— Begin Dataset content —
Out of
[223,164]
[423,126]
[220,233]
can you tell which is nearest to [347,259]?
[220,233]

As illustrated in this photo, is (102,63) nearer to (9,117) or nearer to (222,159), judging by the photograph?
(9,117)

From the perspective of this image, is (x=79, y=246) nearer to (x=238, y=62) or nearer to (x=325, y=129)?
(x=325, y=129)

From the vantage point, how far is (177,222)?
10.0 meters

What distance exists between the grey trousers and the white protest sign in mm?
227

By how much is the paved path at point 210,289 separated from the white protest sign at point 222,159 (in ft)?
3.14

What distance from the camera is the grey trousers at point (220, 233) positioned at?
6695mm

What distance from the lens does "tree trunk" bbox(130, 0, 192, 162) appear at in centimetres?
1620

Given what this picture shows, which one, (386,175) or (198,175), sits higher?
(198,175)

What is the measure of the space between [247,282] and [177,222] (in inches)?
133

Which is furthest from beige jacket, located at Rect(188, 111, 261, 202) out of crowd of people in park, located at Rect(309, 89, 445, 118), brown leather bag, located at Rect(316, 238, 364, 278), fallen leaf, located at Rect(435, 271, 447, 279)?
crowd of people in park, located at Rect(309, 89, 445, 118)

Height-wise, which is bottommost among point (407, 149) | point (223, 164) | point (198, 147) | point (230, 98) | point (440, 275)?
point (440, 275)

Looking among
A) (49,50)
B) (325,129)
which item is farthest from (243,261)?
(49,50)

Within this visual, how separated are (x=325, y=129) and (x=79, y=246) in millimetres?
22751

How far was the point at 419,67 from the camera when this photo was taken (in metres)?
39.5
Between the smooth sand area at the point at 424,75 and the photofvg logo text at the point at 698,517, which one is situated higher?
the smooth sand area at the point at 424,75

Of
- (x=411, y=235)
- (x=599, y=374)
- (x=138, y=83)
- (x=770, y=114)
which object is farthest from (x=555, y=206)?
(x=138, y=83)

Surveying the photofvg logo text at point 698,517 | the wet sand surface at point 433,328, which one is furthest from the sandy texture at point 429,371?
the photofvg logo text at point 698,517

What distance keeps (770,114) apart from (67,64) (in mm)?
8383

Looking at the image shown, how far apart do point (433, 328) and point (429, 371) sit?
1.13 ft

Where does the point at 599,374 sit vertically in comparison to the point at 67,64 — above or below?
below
— End Dataset content —
Given task ▸
All of the entries should be written out again exactly.

Solution to this exercise ▸
Out of
[223,164]
[423,126]
[220,233]
can you tell which is nearest to [347,259]?
[220,233]

As illustrated in this photo, is (102,63) nearer to (9,117) or nearer to (222,159), judging by the photograph?
(9,117)

From the perspective of this image, is (x=79, y=246) nearer to (x=238, y=62) or nearer to (x=325, y=129)?
(x=325, y=129)

From the vantage point, how far is (177,222)?
10.0 meters

What distance exists between the grey trousers and the white protest sign in mm?
227

By how much is the paved path at point 210,289 separated from the white protest sign at point 222,159 (in ft)?
3.14

What distance from the camera is the grey trousers at point (220, 233) positioned at?
6695mm

What distance from the lens does "tree trunk" bbox(130, 0, 192, 162) appear at in centimetres?
1620

Given what this picture shows, which one, (386,175) or (198,175), sits higher?
(198,175)

What is the measure of the space between [247,282] and [177,222] (in inches)?
133

Which is furthest from beige jacket, located at Rect(188, 111, 261, 202) out of crowd of people in park, located at Rect(309, 89, 445, 118), brown leather bag, located at Rect(316, 238, 364, 278), fallen leaf, located at Rect(435, 271, 447, 279)?
crowd of people in park, located at Rect(309, 89, 445, 118)

Height-wise, which is bottommost among point (407, 149) | point (223, 164) | point (198, 147) | point (230, 98) | point (440, 275)?
point (440, 275)

Looking among
A) (49,50)
B) (325,129)
which item is farthest from (243,261)?
(49,50)

Within this visual, how separated are (x=325, y=129) and (x=79, y=246) in millimetres?
22751

How far was the point at 419,67 from the camera when this photo was taken (in metres)?
39.5
Between the smooth sand area at the point at 424,75 and the photofvg logo text at the point at 698,517, which one is situated higher?
the smooth sand area at the point at 424,75

Of
- (x=411, y=235)
- (x=599, y=374)
- (x=138, y=83)
- (x=770, y=114)
which object is farthest from (x=555, y=206)?
(x=138, y=83)

Surveying the photofvg logo text at point 698,517 | the wet sand surface at point 433,328, which one is furthest from the sandy texture at point 429,371?
the photofvg logo text at point 698,517

What distance keeps (770,114) apart from (67,64) (in mm)?
8383

Looking at the image shown, how far apart do point (433, 328) and point (429, 371) sit?
1.13 ft

Where does the point at 599,374 sit vertically in comparison to the point at 67,64 — above or below?
below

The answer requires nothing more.